• Rows:
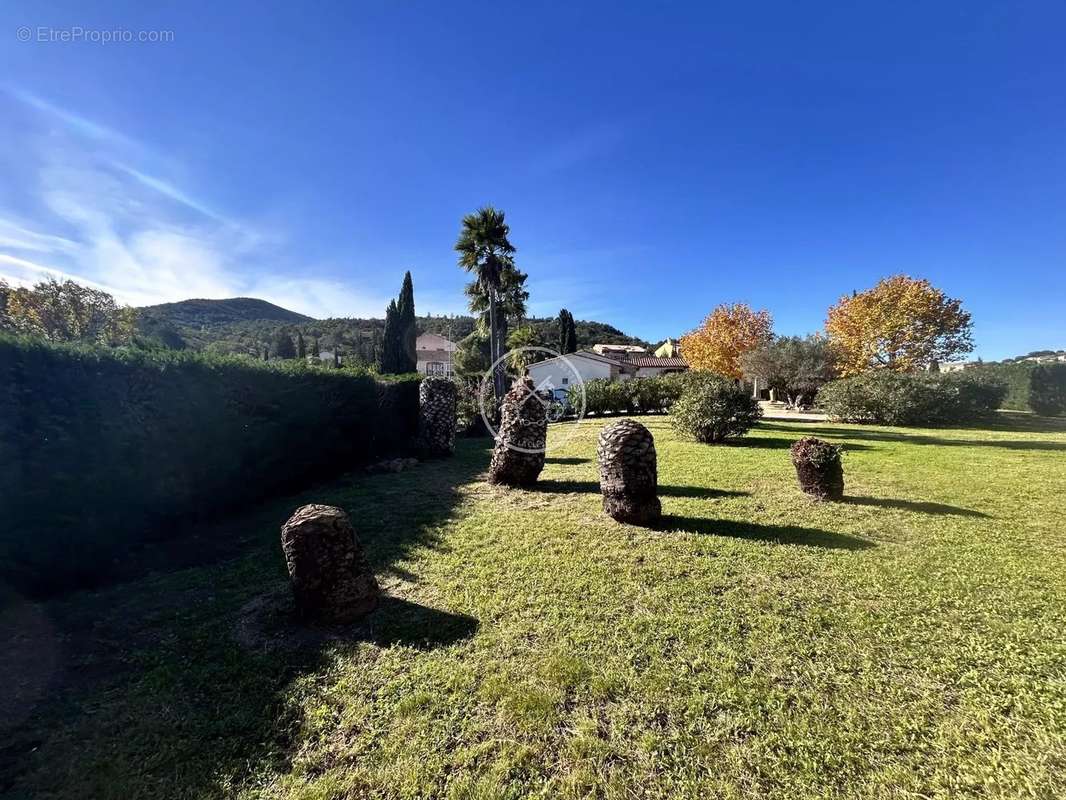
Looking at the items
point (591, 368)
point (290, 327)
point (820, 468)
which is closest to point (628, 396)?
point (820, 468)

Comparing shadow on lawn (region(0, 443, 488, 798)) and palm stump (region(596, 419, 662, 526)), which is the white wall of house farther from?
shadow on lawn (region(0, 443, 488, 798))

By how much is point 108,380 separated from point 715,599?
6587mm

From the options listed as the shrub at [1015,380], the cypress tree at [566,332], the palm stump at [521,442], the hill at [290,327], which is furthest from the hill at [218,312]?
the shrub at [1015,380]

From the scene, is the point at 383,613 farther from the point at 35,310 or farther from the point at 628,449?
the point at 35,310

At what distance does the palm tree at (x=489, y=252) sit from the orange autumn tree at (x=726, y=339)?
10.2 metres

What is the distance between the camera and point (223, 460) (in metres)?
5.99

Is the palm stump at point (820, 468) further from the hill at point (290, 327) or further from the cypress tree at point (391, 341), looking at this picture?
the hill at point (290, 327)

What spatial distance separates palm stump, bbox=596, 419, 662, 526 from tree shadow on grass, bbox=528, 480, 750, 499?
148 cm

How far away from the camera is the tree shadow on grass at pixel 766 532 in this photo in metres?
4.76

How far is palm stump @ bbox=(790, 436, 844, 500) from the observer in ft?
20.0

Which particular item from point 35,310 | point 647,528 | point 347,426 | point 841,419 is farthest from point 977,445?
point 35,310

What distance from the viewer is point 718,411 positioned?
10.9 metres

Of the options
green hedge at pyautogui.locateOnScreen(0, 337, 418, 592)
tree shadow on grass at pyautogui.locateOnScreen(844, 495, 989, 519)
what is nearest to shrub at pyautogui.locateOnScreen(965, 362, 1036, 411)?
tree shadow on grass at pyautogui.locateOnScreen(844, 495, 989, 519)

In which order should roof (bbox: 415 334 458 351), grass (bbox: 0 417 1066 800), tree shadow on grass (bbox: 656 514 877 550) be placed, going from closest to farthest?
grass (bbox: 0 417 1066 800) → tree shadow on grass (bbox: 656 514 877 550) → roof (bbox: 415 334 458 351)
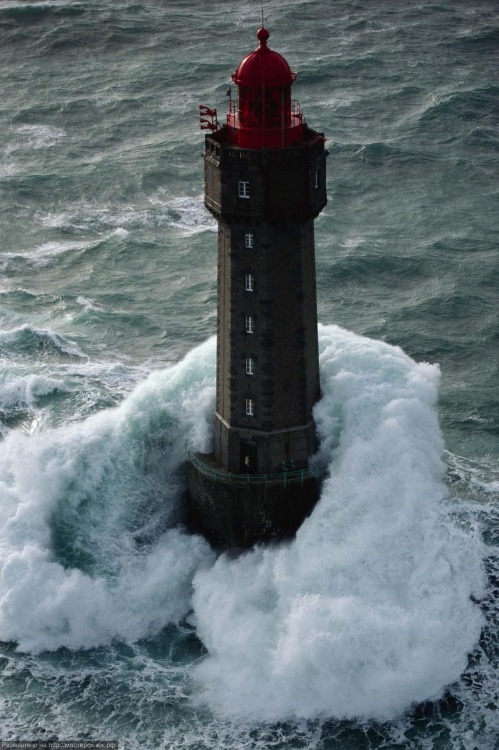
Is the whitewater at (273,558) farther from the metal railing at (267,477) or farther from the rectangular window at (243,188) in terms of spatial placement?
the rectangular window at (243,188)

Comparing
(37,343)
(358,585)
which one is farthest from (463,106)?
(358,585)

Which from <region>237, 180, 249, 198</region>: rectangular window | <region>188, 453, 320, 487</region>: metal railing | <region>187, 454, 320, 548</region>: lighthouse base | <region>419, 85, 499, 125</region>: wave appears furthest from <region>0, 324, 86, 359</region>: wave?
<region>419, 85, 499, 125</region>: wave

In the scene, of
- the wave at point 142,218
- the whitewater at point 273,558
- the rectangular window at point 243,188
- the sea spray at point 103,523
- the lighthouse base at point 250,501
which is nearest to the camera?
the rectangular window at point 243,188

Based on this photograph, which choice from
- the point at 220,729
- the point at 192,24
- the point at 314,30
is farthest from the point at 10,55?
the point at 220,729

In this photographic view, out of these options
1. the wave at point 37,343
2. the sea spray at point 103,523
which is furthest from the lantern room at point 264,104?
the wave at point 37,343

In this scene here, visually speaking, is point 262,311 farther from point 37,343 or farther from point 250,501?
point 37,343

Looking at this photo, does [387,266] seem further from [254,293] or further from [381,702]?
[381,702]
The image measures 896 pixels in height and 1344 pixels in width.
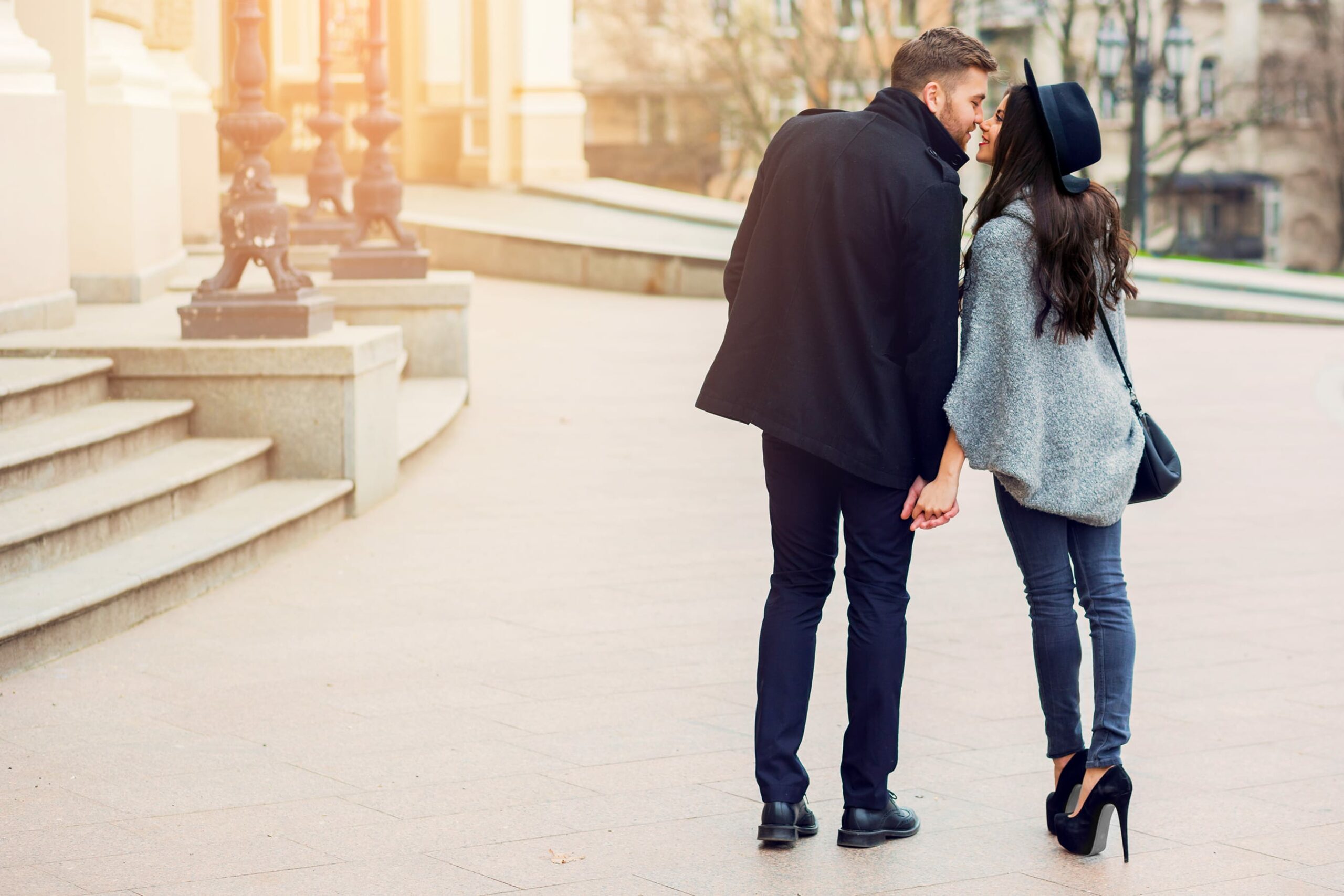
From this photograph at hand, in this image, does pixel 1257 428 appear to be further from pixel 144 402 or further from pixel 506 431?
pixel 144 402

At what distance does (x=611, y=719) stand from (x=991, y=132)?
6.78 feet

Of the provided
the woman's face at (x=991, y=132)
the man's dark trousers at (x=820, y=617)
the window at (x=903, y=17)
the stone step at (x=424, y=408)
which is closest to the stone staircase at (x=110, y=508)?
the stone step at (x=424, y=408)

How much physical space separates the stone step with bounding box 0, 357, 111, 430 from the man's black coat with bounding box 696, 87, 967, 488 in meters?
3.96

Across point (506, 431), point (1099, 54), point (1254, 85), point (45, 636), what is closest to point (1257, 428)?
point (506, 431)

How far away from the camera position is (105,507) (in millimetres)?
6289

• Set problem: Render the stretch above, from the line containing "Of the options" through the line containing "grass (bbox: 0 417 1066 800) →", as a Markdown table with the columns "No." and "Content", one numbered row per line and no rows for blank lines.

• Reply to the exercise:
| No. | Content |
|---|---|
| 1 | Of the options |
| 2 | green hedge at pyautogui.locateOnScreen(0, 337, 418, 592) |
| 3 | tree shadow on grass at pyautogui.locateOnScreen(844, 495, 989, 519) |
| 4 | what is nearest to shrub at pyautogui.locateOnScreen(965, 362, 1036, 411)? |
| 5 | tree shadow on grass at pyautogui.locateOnScreen(844, 495, 989, 519) |
| 6 | In which order should roof (bbox: 415 334 458 351), grass (bbox: 0 417 1066 800), tree shadow on grass (bbox: 656 514 877 550) be placed, going from closest to farthest? |
| 7 | grass (bbox: 0 417 1066 800) → tree shadow on grass (bbox: 656 514 877 550) → roof (bbox: 415 334 458 351) |